Des publicités pour encourager des consommateurs à ne rien acheter, payées par une agence gouvernementale d’un pays du G7. C’est l’audacieux pari de la France dans le cadre d’une campagne controversée pilotée par son agence de la transition écologique.

Ce qu’il faut savoir

  • Une campagne publicitaire de l’agence de la transition écologique invite les consommateurs à ne pas acheter de produits neufs en France.
  • La campagne aborde de façon humoristique la question de la surconsommation, néfaste pour l’environnement.
  • Les publicités ont provoqué un tollé chez plusieurs associations de commerçants dans l’Hexagone.

Depuis quelques semaines, des publicités étonnantes circulent en France, mises de l’avant par l’Agence de l’environnement et de la maîtrise de l’énergie (ADEME). Celles-ci invitent les consommateurs à y penser à deux fois avant de faire l’achat d’un nouveau téléphone portable, d’une ponceuse, d’un vêtement ou d’une nouvelle machine à laver.

• **Parties de l'exercice**:
[A] Recopiez fidèlement le passage du texte proposé qui va de « Ce qu’il faut » jusqu'à « commerçants dans l’Hexagone. » inclus.
[B] D'après le texte proposé, quel organisme met de l'avant ces publicités en France ?
Répondez en vous fondant uniquement sur le texte proposé.

• **Section des données**:

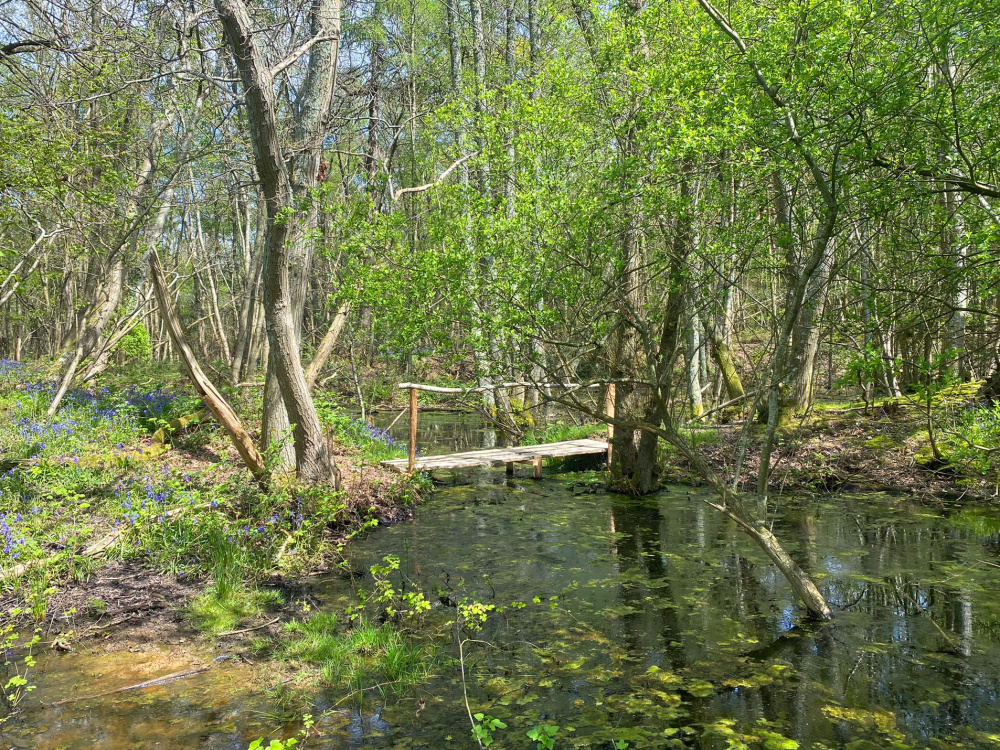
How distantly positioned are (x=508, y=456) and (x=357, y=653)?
6.47 m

• **Solutions de l'exercice**:
[A]
Ce qu’il faut savoir

  • Une campagne publicitaire de l’agence de la transition écologique invite les consommateurs à ne pas acheter de produits neufs en France.
  • La campagne aborde de façon humoristique la question de la surconsommation, néfaste pour l’environnement.
  • Les publicités ont provoqué un tollé chez plusieurs associations de commerçants dans l’Hexagone.

[B] L'Agence de l'environnement et de la maîtrise de l'énergie (ADEME).